Basic file operations#
cp copies a file from one location to another. The example will copy a file containing the genome sequence of E. coli K12 MG1655 to your home directory.
# Copy
cp <source> <destination>
cp /nfs/teaching/551-0132-00L/1_Unix/genomes/bacteria/escherichia/GCF_000005845.2_ASM584v2/GCF_000005845.2_ASM584v2_genomic.fna ~/
mv moves a file from one location to another. The example actually renames the file, because the destination is not a directory. Thus you can move and rename a file with the same command.
# Move or rename
mv <source> <destination>
mv ~/GCF_000005845.2_ASM584v2_genomic.fna ~/E.coli_K12_MG1655.fna
rm removes a file, so use it with care.
# Remove
rm <path_to_file>
rm ~/E.coli_K12_MG1655.fna
mkdir creates a new directory with the given name.
# Make directory
mkdir <path to directory>
mkdir genomes
rmdir removes an empty directory.
# Remove an empty directory
rmdir <path to directory>
rmdir genomes
Click on the image below to see what every command will do within your file system.
Exercise 0.3
Create three new directories called “genomes”, “test” and “in_class” in your home folder
# First go to your home folder
cd
# Use the mkdir function to create a directory
mkdir genomes
mkdir test
mkdir in_class
Delete the test directory
# Use the rmdir function to remove a directory
rmdir test
Copy the
/nfs/teaching/551-0132-00L/1_Unix/genomes/bacteria/escherichia/GCF_000005845.2_ASM584v2/GCF_000005845.2_ASM584v2_genomic.fna
file into your new directory “genomes”
# Use the cp function to copy. cp <source> <destination>
cp /nfs/teaching/551-0132-00L/1_Unix/genomes/bacteria/escherichia/GCF_000005845.2_ASM584v2/GCF_000005845.2_ASM584v2_genomic.fna ~/genomes
Rename the file to “E.coli_K12_MG1655.fna”
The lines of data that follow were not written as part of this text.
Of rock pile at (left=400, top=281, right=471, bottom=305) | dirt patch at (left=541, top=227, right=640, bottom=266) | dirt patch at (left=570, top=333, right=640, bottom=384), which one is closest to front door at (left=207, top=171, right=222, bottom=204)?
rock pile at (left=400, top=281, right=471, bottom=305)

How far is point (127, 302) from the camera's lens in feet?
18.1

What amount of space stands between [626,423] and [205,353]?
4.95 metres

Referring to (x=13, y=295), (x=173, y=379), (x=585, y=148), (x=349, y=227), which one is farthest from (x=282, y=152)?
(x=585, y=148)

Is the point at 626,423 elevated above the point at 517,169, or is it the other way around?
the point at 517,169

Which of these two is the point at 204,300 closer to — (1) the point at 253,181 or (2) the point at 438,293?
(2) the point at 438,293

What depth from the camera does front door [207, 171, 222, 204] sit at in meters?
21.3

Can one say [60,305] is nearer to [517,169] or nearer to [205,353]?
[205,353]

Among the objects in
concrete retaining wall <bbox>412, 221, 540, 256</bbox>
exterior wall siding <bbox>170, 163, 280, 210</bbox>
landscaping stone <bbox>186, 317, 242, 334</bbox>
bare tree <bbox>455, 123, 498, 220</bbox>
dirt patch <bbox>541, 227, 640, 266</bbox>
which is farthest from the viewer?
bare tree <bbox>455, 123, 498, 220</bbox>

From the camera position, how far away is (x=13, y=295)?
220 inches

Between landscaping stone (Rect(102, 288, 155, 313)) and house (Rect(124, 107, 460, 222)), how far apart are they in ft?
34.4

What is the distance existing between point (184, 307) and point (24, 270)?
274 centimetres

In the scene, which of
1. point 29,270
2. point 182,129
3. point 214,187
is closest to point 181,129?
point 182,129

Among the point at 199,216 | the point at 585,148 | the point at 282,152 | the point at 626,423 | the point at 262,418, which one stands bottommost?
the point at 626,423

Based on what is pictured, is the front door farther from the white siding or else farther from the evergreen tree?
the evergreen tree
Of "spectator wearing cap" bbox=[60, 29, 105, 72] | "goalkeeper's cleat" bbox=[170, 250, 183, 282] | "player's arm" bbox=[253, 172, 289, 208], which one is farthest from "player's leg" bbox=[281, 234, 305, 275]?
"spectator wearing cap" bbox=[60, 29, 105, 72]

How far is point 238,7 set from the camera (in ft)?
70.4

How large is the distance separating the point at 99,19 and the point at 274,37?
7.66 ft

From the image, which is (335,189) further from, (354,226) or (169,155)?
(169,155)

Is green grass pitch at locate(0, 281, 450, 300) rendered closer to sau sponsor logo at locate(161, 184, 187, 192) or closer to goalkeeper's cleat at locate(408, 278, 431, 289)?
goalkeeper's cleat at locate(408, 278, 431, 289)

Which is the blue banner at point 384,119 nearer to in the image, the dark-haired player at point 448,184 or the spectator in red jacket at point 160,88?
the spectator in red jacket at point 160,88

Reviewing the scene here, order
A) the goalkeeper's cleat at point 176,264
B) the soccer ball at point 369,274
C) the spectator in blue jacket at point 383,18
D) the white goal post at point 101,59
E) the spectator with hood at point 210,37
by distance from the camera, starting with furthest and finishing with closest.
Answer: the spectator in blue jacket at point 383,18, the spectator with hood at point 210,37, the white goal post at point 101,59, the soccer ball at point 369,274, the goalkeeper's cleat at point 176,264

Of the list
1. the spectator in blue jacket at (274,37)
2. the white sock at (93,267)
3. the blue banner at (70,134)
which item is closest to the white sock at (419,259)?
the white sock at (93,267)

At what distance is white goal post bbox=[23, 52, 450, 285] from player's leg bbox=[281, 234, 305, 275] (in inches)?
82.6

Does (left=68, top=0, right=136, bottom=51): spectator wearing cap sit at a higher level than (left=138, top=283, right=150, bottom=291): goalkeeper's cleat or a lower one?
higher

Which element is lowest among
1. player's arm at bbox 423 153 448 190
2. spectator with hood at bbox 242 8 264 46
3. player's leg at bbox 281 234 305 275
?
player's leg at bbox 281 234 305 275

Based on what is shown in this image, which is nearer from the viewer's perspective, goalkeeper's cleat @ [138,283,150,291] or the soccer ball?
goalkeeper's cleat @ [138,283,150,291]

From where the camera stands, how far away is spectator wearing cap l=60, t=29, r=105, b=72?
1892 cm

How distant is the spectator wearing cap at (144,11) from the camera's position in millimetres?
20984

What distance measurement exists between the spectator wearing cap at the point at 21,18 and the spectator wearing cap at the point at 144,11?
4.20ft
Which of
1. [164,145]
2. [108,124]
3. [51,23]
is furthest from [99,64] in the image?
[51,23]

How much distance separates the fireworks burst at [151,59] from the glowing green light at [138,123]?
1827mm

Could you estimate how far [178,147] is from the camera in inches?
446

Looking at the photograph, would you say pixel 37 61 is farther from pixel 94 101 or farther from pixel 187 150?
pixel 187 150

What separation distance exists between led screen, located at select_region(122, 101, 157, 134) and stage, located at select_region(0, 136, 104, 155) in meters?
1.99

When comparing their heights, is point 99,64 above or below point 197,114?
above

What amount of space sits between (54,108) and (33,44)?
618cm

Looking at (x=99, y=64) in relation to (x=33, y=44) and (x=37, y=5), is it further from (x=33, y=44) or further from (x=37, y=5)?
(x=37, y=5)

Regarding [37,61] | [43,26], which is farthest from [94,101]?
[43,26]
# Use the move function to rename a file mv <source> <destination>
# Enter the genomes directory
cd genomes
# Rename file
mv GCF_000005845.2_ASM584v2_genomic.fna E.coli_K12_MG1655.fna
Use the help option of the ls function to find out which option will give file size in a human-readable format. Remember that ls -l will give a table of file information including size.
# ls -l will give you a table of information but the file sizes are long and hard to read
ls -l
# ls --help lists all the options possible
ls --help
# The -h option makes file sizes human-readable, however file sizes are only printed when you use the -l flag so you must use both
ls -l -h
ls -lh
# The size should be 4.5M
Using man and cp, find out how to copy a directory.
# Enter home directory
cd
# Create two directory
mkdir dir1
mkdir dir2
# Try to copy dir1 into dir2
cp dir1 dir2
cp: dir1 is a directory (not copied).
# If you check 'man cp', you see that you have to use -R:
man cp
cp -R dir1 dir2
# Check if the directory has been copied
ls dir2
File name conventions#
In Unix systems there are only really two types of files: text or binary. The file name ending (.txt or .jpg) doesn’t really matter like it does in Windows or Mac OS, however it is used to indicate the file type by convl encounter include:pes you will
.txt - A generic text file.
.csv - A ‘comma separated values’ file, which is usually a table of data with each line a row and each column separated by a comma.
.tsv - A ‘tab separated values’ file, which is the same but separated by tab characters.
.fasta or .fa - A fasta formatted sequence file, in which each sequence has a header line starting with ‘>’.
.fna - A fasta formatted nucleotide sequence file, usually gene sequences.
.faa - A fasta formatted protein sequence file.
.sh - A ‘shell script’, which contains commands to run.
.r - An R script, which contains R commands to run.
.py - A python script, which contains python commands to run.
.gz or .tar.gz - A file that has been compressed using a protocol called ‘gzip’ so that it takes up less space on the disk and transfers over the internet faster.